Un mode de recrutement efficace
Aborder la formation revient à parler d'embauches et de ses modalités. Depuis cinq ans, le serriste pratique les tests “habilité” pour le recrutement des saisonniers. Le principe est basé sur l'aptitude et non sur la présentation d'un CV. Pôle Emploi a mis en place des tests qui simulent le travail en serre. Les demandeurs d'emploi effectuent ces tests en salle, au sein de l'entreprise, après une présentation des conditions de travail et une visite de l'exploitation. Chaque année, deux sessions de 60 personnes sont organisées (environ 45 personnes sont ensuite convoquées à un entretien avec l'équipe dirigeante). « Nous recevons quatre personnes par semaine de février à avril, relève Laurent Cheminant. En 2014, nous avons retenu dix candidats. Notre objectif est bien de transformer à terme leur CDD en CDI. » Ce mode de recrutement permet d'approcher un grand nombre de personnes en peu de temps comme le job dating (mise en relation directe de l'employeur et du demandeur d'emploi) que pratique quelquefois la SCEA Cheminant. En s'investissant dans le recrutement et la formation de qualité, l'entreprise est mieux à même d'attirer les salariés compétents et d'assurer son développement.
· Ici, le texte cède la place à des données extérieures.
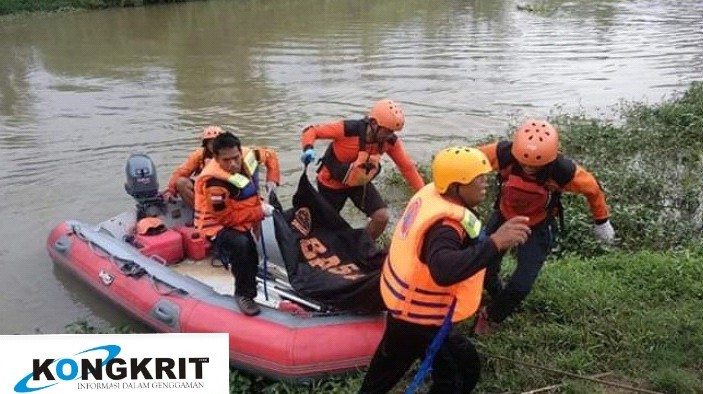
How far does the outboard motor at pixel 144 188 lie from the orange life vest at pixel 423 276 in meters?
3.99

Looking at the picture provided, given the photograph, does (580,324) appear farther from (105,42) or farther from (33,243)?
(105,42)

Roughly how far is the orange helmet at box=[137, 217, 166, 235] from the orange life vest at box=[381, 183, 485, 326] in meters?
3.56

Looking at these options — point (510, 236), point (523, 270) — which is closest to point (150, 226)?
point (523, 270)

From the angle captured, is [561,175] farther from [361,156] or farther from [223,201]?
[223,201]

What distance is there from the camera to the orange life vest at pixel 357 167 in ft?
18.3

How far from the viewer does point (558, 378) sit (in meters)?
4.14

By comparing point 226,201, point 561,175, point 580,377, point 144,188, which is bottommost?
point 580,377

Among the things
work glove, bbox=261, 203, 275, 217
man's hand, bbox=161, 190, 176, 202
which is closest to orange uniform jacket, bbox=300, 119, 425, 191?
work glove, bbox=261, 203, 275, 217

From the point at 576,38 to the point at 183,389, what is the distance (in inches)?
676

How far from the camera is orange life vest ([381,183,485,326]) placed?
3266mm

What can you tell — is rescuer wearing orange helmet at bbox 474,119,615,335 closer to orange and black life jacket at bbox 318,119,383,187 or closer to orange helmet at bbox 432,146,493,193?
orange helmet at bbox 432,146,493,193

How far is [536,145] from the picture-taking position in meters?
4.13

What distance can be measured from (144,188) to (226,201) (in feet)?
7.67

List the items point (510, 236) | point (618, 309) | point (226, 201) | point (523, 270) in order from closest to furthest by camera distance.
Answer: point (510, 236) → point (523, 270) → point (618, 309) → point (226, 201)
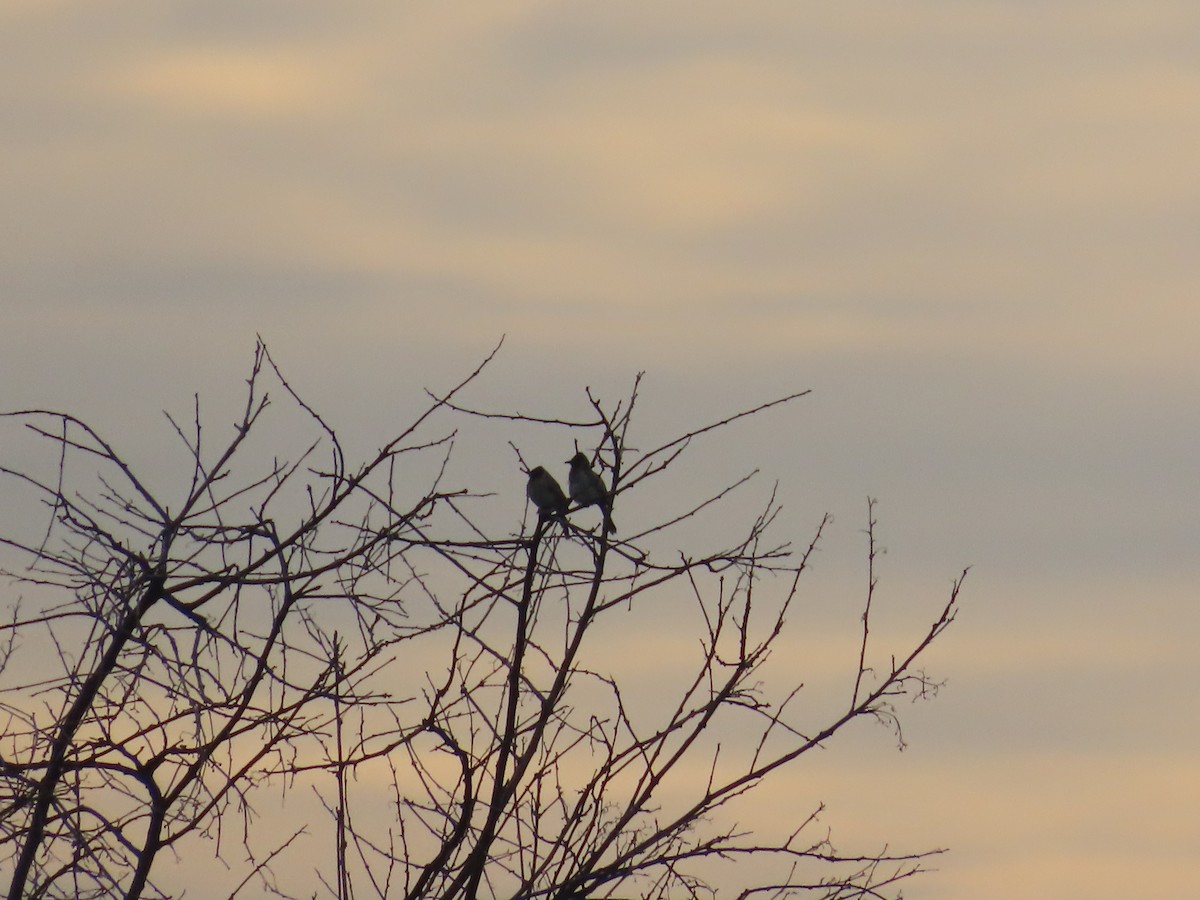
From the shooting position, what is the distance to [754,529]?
7.82 metres

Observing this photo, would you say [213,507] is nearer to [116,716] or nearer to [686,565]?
[116,716]

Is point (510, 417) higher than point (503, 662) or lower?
higher

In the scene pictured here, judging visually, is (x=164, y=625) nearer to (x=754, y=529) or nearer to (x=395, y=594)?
(x=395, y=594)

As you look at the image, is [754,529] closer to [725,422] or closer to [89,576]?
[725,422]

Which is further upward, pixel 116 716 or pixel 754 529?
pixel 754 529

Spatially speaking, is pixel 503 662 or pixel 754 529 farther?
pixel 754 529

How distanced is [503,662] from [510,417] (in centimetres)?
90

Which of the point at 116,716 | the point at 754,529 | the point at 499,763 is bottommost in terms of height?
the point at 499,763

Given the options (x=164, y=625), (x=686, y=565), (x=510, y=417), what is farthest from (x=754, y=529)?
(x=164, y=625)

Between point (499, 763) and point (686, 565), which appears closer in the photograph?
point (499, 763)

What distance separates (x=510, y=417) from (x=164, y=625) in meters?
1.48

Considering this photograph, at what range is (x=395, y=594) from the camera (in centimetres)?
770

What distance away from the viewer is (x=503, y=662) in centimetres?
728

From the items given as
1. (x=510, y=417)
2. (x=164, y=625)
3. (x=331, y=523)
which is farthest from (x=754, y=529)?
(x=164, y=625)
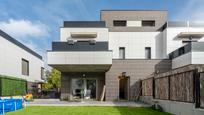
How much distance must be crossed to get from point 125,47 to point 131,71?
12.7ft

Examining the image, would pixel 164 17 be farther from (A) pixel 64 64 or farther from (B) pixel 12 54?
(B) pixel 12 54

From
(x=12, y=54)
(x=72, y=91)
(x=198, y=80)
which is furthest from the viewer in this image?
(x=12, y=54)

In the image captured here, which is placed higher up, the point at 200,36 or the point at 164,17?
the point at 164,17

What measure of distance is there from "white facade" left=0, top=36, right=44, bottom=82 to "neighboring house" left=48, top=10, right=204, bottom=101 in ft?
19.2

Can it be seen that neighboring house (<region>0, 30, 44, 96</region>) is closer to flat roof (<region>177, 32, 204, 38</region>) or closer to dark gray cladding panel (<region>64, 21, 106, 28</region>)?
dark gray cladding panel (<region>64, 21, 106, 28</region>)

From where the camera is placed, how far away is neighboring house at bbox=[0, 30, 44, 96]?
917 inches

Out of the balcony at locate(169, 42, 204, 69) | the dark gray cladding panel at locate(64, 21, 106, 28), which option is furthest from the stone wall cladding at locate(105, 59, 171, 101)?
the balcony at locate(169, 42, 204, 69)

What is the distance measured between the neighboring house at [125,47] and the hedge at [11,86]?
15.0 ft

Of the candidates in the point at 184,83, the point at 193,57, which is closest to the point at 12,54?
the point at 193,57

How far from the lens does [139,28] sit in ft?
86.3

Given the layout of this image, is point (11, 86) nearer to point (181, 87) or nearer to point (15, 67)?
point (15, 67)

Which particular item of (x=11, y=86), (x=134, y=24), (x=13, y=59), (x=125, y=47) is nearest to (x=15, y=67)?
(x=13, y=59)

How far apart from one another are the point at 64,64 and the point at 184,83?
9.66m

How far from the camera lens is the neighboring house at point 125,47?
22.9m
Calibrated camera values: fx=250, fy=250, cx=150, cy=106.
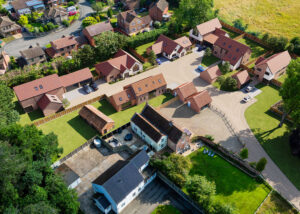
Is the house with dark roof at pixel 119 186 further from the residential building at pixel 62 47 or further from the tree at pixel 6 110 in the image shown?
the residential building at pixel 62 47

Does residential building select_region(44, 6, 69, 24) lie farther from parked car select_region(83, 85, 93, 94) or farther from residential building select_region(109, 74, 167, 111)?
residential building select_region(109, 74, 167, 111)

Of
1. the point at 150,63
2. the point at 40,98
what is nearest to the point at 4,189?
the point at 40,98

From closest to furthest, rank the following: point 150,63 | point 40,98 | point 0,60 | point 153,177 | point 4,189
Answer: point 4,189
point 153,177
point 40,98
point 0,60
point 150,63

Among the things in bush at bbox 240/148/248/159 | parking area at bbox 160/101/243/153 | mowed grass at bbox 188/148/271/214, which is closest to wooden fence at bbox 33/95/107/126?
parking area at bbox 160/101/243/153

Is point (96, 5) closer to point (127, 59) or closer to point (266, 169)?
point (127, 59)

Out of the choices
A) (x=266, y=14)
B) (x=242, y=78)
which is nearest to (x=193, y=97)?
(x=242, y=78)

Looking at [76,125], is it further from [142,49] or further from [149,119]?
[142,49]

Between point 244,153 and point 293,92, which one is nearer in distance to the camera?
point 244,153

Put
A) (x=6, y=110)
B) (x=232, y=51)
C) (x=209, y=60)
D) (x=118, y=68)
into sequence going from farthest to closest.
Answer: (x=209, y=60) < (x=232, y=51) < (x=118, y=68) < (x=6, y=110)
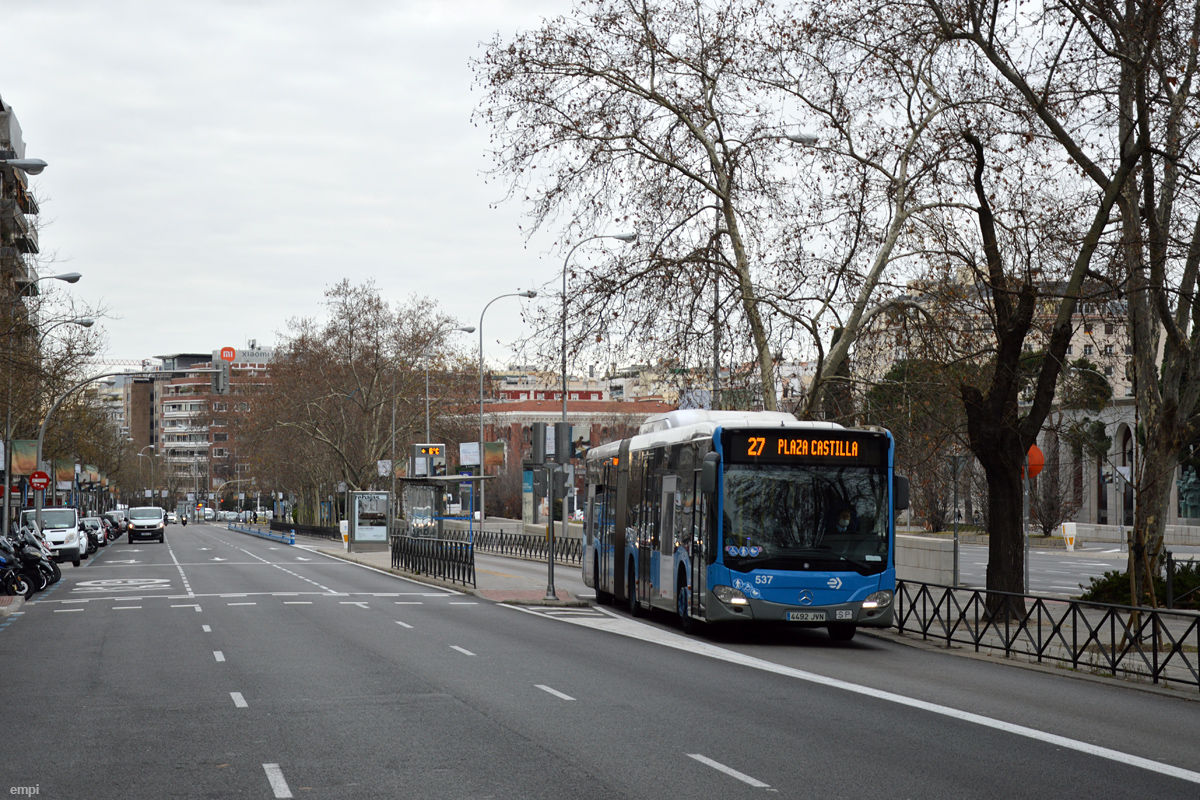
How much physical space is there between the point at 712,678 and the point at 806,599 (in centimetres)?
415

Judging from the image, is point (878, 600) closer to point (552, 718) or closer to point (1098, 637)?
point (1098, 637)

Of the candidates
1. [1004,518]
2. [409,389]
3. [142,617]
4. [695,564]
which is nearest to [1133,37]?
[1004,518]

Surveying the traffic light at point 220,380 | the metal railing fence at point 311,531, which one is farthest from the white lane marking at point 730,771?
the metal railing fence at point 311,531

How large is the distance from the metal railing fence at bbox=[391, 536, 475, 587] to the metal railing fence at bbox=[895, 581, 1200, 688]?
1431cm

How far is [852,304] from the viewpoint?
26.5 metres

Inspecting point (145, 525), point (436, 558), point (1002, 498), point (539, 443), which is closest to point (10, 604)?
point (539, 443)

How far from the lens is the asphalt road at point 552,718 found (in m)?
9.02

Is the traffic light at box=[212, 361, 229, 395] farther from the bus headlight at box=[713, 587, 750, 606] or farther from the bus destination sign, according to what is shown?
the bus headlight at box=[713, 587, 750, 606]

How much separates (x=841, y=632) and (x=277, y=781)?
41.2 ft

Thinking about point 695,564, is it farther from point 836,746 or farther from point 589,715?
point 836,746

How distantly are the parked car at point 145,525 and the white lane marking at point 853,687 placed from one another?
5693 cm

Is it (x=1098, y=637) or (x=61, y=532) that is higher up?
(x=1098, y=637)

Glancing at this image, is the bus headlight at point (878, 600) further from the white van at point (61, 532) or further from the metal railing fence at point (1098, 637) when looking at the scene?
the white van at point (61, 532)

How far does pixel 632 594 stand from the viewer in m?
24.7
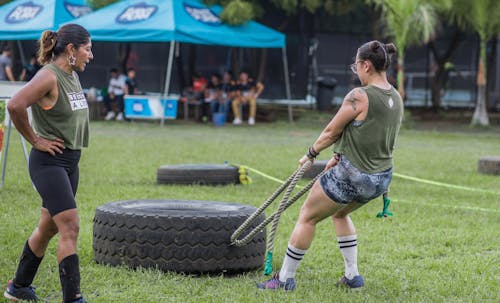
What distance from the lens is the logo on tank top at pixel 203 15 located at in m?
23.6

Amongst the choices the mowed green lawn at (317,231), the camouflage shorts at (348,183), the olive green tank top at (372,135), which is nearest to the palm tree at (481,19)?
the mowed green lawn at (317,231)

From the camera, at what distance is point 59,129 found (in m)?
5.19

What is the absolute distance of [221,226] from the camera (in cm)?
621

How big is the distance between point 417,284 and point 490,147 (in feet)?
45.0

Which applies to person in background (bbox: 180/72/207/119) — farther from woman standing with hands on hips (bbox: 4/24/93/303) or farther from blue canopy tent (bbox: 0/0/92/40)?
woman standing with hands on hips (bbox: 4/24/93/303)

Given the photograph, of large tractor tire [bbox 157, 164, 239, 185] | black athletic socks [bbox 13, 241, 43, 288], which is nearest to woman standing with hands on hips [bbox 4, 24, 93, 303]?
black athletic socks [bbox 13, 241, 43, 288]

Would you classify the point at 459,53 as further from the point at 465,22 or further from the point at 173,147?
the point at 173,147

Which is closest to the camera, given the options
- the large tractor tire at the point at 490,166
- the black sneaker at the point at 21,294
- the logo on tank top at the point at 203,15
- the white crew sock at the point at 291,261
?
the black sneaker at the point at 21,294

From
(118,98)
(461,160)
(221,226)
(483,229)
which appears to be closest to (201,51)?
(118,98)

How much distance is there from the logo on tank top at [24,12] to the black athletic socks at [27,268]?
20807mm

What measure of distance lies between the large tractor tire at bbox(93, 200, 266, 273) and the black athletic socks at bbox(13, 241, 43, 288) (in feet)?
2.96

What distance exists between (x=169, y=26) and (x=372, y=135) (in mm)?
17319

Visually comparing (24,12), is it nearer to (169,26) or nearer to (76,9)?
(76,9)

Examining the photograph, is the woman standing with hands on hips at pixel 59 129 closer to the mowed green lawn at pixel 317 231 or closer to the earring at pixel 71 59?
the earring at pixel 71 59
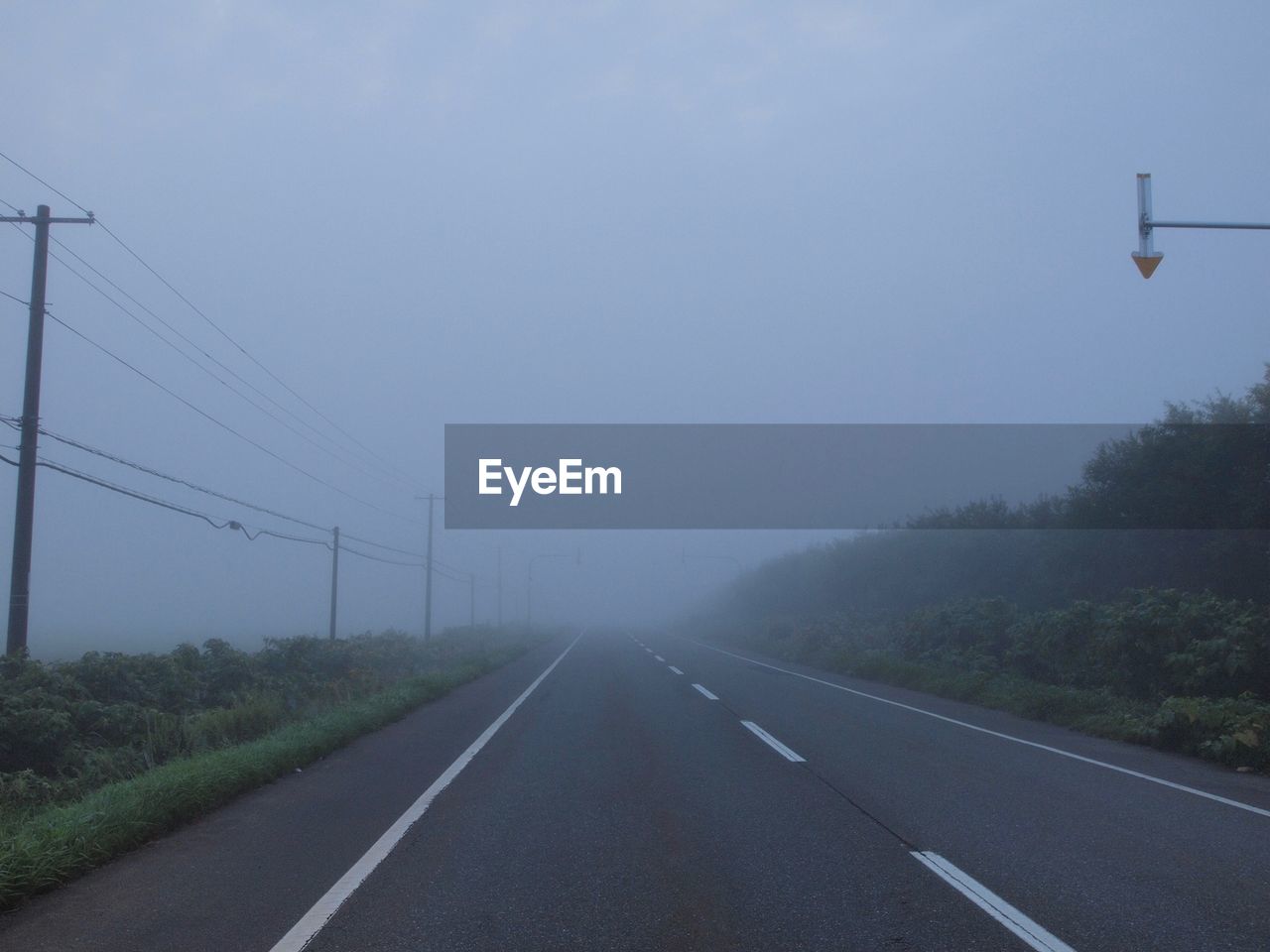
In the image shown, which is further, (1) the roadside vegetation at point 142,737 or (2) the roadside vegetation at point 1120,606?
(2) the roadside vegetation at point 1120,606

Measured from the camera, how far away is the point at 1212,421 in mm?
27094

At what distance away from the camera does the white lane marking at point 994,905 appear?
207 inches

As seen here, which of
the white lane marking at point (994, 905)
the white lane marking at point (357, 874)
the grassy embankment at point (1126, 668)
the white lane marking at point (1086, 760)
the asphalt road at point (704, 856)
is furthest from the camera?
the grassy embankment at point (1126, 668)

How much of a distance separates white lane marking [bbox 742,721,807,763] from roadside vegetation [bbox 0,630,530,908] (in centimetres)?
577

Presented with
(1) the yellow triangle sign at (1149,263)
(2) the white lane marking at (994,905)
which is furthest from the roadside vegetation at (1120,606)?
(2) the white lane marking at (994,905)

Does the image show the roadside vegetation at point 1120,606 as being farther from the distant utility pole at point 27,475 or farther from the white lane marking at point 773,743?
the distant utility pole at point 27,475

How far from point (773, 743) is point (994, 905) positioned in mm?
7436

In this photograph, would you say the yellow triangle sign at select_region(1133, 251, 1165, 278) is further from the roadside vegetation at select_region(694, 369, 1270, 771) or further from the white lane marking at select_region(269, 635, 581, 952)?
the white lane marking at select_region(269, 635, 581, 952)

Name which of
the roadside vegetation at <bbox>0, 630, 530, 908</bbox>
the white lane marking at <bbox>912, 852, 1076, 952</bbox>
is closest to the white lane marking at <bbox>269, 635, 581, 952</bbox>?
the roadside vegetation at <bbox>0, 630, 530, 908</bbox>

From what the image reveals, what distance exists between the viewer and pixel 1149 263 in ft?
35.6

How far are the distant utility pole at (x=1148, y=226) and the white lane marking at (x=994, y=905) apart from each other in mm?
7055

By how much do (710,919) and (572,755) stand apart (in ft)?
22.1

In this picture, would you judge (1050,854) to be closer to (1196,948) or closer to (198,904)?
(1196,948)

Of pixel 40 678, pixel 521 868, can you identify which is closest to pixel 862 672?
pixel 40 678
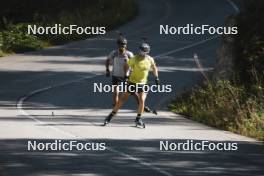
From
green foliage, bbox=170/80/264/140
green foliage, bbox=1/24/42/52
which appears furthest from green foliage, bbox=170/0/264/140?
green foliage, bbox=1/24/42/52

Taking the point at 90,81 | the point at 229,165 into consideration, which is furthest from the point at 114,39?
the point at 229,165

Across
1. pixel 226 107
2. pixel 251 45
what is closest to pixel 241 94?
pixel 226 107

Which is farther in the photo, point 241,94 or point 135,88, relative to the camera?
point 241,94

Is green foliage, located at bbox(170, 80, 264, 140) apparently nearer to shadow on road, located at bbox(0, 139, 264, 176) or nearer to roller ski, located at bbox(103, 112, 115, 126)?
shadow on road, located at bbox(0, 139, 264, 176)

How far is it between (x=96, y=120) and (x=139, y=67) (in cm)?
249

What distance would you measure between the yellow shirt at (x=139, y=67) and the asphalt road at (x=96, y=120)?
4.06 feet

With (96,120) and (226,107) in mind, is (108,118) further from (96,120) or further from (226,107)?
(226,107)

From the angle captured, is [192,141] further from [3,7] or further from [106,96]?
[3,7]

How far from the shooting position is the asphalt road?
47.6ft

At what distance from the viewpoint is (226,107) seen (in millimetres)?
20906

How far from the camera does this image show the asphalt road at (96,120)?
47.6ft

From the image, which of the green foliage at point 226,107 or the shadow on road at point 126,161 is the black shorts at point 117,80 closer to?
the green foliage at point 226,107

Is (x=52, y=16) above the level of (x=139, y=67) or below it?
above

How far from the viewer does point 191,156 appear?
1574 cm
Eric Tesch est chargé de mission à la Maison de l'emploi de Nantes. Son poste est financé pour un mi-temps dans le cadre d'une convention entre les instances publiques (Région, Conseil général et Etat) et la Fédération des Maraîchers Nantais. C'est ainsi qu'il accompagne les maraîchers dans plusieurs projets. A été redéfini, par exemple, l'ensemble des métiers : 32 ont été fichés ainsi que 500 compétences. Cette base de données permettra un recrutement à la carte et une évaluation plus fine des besoins en formation. Un projet est en cours sur l'épanouissement et la valorisation au travail. « Très souvent, le cueilleur n'a pas connaissance de ce qui se passe en amont et au sein de l'entreprise, explique le chargé de mission. Chaque salarié maîtrise plus ou moins bien le travail des autres et n'a souvent pas connaissance des instances de la filière elle-même comme les OP. » Ces formations dispenseraient des notions techniques sur la culture, sur les évolutions des métiers au sein de la profession, sur le comportement entre collègues, la façon de parler de son travail et enfin le management. « Trop peu de personnes osent se positionner dans ce domaine », relève Eric Tesch.